Some more information to think about... The largest molecule is PCl5, 46x48. Run the sim with "?dev&playAll", select level 1, and it's the first reaction in the Game. It occurs in a 5x5 grid, cell size 60x42. The molecule is taller than the cells, so it's going to (possibly) overlap even when randomOffset=0. If you want no overlap, then we need to scale down the molecules (which I don't think we want to do) or make the boxes significantly larger (which doesn't seem possible).

It also sounds like perhaps you didn't evaluate the 2-products cases, with 8 of each molecule. Run the sim with "?dev&playAll", then play level 3. If you set all spinners to 8, you'll see overlap in many cases. For example, see screenshot below. That's why I described this as a tradeoff - you'll either have overlap or something that looks like a very regular grid.

screenshot_410

pixelzoom commented 9 years ago

@ycarpenterphet Btw... Let me know if you want the randomOffset query parameter restored so that you can experiment further.

ycarpenterphet commented 9 years ago

After further testing, I think that leaving it as randomOffset = 8 is fine.

Just for reference, I played around a bit more with the Java sim, and it looks like the overlap is often even more substantial (and the molecules more difficult to tell apart).

I also looked at some of the worst case scenarios (8 of each, 2 pdts, 2 leftovers), and even these don't often have so much overlap that it is difficult to tell the molecules apart.

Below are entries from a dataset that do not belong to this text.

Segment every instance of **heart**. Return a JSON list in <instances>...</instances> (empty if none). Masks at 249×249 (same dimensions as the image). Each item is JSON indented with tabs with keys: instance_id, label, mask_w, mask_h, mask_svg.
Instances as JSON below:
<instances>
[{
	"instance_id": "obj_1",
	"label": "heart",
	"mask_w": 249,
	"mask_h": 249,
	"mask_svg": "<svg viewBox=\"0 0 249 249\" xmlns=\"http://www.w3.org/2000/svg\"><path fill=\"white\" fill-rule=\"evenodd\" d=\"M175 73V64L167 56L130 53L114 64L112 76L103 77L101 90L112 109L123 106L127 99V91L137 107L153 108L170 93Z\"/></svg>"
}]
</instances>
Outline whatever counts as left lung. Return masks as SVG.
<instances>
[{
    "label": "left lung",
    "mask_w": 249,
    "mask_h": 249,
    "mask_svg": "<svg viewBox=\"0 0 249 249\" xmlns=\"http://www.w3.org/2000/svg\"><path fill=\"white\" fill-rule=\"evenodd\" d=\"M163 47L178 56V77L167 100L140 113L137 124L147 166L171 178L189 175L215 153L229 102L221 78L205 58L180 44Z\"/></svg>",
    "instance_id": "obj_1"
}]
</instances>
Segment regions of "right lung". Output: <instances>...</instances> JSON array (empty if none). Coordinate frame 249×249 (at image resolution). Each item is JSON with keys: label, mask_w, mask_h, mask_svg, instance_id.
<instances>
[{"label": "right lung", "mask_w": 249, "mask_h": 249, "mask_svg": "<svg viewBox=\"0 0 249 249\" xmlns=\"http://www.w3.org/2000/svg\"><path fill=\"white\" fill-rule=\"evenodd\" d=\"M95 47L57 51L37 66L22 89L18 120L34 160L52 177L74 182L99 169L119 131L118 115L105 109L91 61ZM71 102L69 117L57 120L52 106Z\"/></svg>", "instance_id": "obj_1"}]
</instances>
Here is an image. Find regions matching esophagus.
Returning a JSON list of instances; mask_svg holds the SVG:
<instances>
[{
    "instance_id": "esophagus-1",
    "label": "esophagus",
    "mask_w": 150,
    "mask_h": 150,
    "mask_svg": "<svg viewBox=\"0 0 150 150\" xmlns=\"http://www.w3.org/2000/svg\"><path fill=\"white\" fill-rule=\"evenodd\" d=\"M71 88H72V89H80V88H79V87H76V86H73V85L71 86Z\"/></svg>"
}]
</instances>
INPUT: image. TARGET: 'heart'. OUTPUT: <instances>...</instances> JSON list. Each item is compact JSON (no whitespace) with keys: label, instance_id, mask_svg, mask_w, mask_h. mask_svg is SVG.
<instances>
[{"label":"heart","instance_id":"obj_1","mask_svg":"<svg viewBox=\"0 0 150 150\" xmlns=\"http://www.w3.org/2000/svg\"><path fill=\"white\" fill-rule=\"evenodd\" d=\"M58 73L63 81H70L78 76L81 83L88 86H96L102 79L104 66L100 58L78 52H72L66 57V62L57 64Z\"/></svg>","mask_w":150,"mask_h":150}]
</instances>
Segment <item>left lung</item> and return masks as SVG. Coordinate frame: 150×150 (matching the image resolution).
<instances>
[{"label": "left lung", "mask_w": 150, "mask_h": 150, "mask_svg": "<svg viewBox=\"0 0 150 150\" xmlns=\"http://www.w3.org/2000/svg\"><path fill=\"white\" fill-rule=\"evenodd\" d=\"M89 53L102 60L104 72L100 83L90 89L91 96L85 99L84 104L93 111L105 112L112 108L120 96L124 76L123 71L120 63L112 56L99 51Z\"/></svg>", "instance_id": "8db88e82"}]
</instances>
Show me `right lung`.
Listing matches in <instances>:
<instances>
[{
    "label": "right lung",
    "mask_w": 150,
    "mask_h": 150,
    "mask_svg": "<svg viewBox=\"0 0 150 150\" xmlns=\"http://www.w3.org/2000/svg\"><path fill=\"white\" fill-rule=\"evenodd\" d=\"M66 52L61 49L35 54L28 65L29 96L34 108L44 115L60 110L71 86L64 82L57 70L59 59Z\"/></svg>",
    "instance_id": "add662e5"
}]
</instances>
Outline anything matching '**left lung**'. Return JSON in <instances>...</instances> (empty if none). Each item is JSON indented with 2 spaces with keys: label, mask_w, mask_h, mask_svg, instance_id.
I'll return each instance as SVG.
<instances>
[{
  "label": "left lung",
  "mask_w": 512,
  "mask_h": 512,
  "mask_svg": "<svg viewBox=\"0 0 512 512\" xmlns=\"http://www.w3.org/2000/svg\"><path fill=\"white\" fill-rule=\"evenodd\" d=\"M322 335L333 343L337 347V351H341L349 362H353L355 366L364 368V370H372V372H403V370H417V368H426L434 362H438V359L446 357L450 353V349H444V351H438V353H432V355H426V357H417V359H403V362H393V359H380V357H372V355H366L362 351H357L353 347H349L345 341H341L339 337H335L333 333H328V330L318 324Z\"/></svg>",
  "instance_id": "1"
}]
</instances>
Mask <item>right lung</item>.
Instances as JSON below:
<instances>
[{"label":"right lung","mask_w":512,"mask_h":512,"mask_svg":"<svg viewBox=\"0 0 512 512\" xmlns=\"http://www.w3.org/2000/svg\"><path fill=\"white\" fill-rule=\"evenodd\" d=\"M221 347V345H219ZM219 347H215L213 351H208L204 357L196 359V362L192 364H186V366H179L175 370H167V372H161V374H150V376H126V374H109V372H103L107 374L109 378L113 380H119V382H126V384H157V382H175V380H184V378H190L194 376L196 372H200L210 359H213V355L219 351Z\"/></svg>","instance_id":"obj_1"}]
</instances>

Also, this 'worst case' scenario occurs very rarely, since students almost never (even the ones really struggling with the concept) max out all of the molecules at once.

As you mentioned, PCl5 is large enough to overlap regardless of the offset parameter, which can't be fixed except by substantially decreasing the molecule sizes, which I think is less than ideal.

So, I am ok with this tradeoff of occasional overlap (which is usually not obscuring key information) to get this slightly less regular looking grid, especially since the information is also represented in an alternate format (numbers) below the reaction box.

pixelzoom commented 9 years ago

Cool, thanks for the detailed comment.